The equilibrium and dynamical cumulants of QCD chiral order parameter with parametric Landau free energy

TL;DR

This paper models fluctuations of the QCD chiral order parameter near the critical point using a parametric Landau free energy, analyzing both equilibrium and dynamical behaviors, including memory effects and non-monotonic structures.

Contribution

It introduces a parametric Landau free energy approach to study equilibrium and dynamical cumulants of the QCD chiral order parameter near the critical point.

Findings

Discontinuity in the order parameter becomes a smooth crossover in finite systems.

Quartic cumulant $4$ is negative near the phase transition line.

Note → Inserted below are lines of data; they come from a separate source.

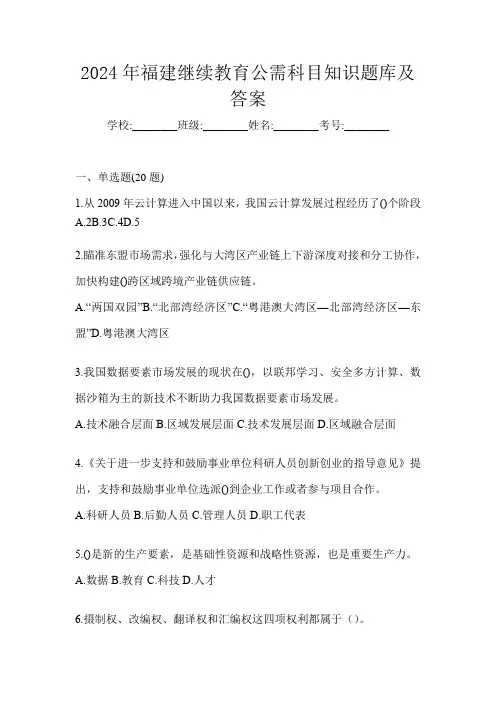 2024年福建继续教育公需科目知识题库及答案

学校:________班级:________姓名:________考号:________

一、单选题(20题)

1.从2009年云计算进入中国以来，我国云计算发展过程经历了()个阶段
A.2B.3C.4D.5

2.瞄准东盟市场需求，强化与大湾区产业链上下游深度对接和分工协作，加快构建()跨区域跨境产业链供应链。
A.“两国双园”B.“北部湾经济区”C.“粤港澳大湾区—北部湾经济区—东盟”D.粤港澳大湾区

3.我国数据要素市场发展的现状在()，以联邦学习、安全多方计算、数据沙箱为主的新技术不断助力我国数据要素市场发展。
A.技术融合层面 B.区域发展层面 C.技术发展层面 D.区域融合层面

4.《关于进一步支持和鼓励事业单位科研人员创新创业的指导意见》提出，支持和鼓励事业单位选派()到企业工作或者参与项目合作。
A.科研人员 B.后勤人员 C.管理人员 D.职工代表

5.()是新的生产要素，是基础性资源和战略性资源，也是重要生产力。
A.数据 B.教育 C.科技 D.人才

6.摄制权、改编权、翻译权和汇编权这四项权利都属于（）。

Dynamical cumulants exhibit strong memory effects and non-monotonic behavior.

Abstract

By linearly parameterizing the QCD Landau free energy near the critical point in the baryon chemical potential and temperature plane, we study the fluctuations of the QCD chiral order parameter field (the $\sigma$ field) in the equilibrium case and dynamical phase transition, respectively. By setting the system size to the typical size of the QGP fireball ($\approx 10^3$ fm$^3$), we show that in the equilibrium case, the discontinuity of the order parameter in the first order phase transition region is replaced by smooth crossover, and the corresponding fluctuations are broadened. Meanwhile, the quartic cumulant $\kappa_4$ of the $\sigma$ field is generally negative near the phase transition line. We further derive the dynamical evolution of the QCD Landau free energy in the Fokker-Plank framework, based on which we deduce the dynamical cumulants of the $\sigma$ field. Assuming the temperature decreases as a known function of time, we numerically evaluate the dynamical cumulants and confirm that the cumulants present clear memory effects. Moreover, the memory effects on the first order phase transition side is stronger than that on the crossover side, and the dynamical cumulants at the hypothetical freeze-out line present rich non-monotonic structures.